My Amazon CloudWatch metric SurgeQueueLength for my Classic Load Balancer has an increased maximum statistic. Clients also receive HTTP 503 Service Unavailable or HTTP 504 Gateway Timeout errors when they try to connect to my Classic Load Balancer. How do I troubleshoot these Elastic Load Balancing capacity issues?
The Classic Load Balancer metric SurgeQueueLength measures the total number of requests queued by your Classic Load Balancer. An increased maximum statistic for SurgeQueueLength indicates that backend systems aren't able to process incoming requests as fast as the requests are received. Possible reasons for a high SurgeQueueLength metric include:
- Overloaded Amazon Elastic Compute Cloud (Amazon EC2) instances behind the Classic Load Balancer that are unable to process all incoming requests
- Application dependency issues due to external resource performance issues
- Maximum allowable connection limits for instances
When requests exceed the maximum SurgeQueueLength, the SpilloverCount metric starts to measure rejected requests. The maximum SurgeQueueLength is 1024.
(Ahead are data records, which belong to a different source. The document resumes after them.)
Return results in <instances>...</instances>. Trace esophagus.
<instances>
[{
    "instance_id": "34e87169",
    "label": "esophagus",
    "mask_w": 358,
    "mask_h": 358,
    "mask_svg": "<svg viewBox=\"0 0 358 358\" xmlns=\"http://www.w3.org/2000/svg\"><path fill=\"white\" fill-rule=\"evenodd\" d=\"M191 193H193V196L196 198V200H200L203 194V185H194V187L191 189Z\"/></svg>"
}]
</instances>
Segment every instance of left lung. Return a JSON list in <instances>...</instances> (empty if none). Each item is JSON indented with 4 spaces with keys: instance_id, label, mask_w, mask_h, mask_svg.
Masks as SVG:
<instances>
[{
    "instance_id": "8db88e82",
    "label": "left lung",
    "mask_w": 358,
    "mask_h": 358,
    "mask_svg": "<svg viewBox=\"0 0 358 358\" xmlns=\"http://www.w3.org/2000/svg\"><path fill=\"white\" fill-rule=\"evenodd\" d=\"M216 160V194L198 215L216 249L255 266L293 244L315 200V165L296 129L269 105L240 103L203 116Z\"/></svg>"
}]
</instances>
- Configure Auto Scaling groups with your Classic Load Balancer to scale your instances based on demand.
- Configure CloudWatch to monitor your Classic Load Balancer.
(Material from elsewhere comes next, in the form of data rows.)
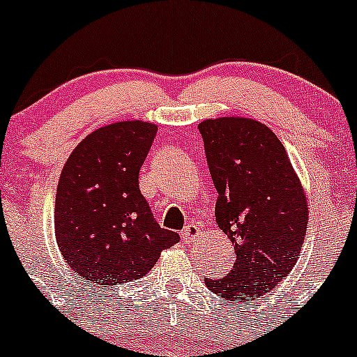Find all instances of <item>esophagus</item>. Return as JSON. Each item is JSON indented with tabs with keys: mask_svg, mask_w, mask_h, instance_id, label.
I'll return each mask as SVG.
<instances>
[{
	"mask_svg": "<svg viewBox=\"0 0 357 357\" xmlns=\"http://www.w3.org/2000/svg\"><path fill=\"white\" fill-rule=\"evenodd\" d=\"M202 234H203V230L199 229L197 223H190V225H188L186 229L181 232V237L186 244H195V242L199 241Z\"/></svg>",
	"mask_w": 357,
	"mask_h": 357,
	"instance_id": "esophagus-1",
	"label": "esophagus"
}]
</instances>
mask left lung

- Enable detailed monitoring for instances behind your Classic Load Balancer to monitor the CPUUtilization metric. You can also get statistics for a specific instance. If CPU utilization spikes, your instances are too busy processing existing requests to accept new requests. Consider scaling out your instances or scaling up to an instance type with more processing power.
- Troubleshoot HTTP errors for your Classic Load Balancer. Load-related issues typically return 503 or 504 HTTP errors.
- If your EC2 instances run Apache, see How do I tune memory allocation for an Apache web server running on an Amazon EC2 Linux instance?
- For performance issues related to normal traffic increases over time, consider increasing your instance capacity.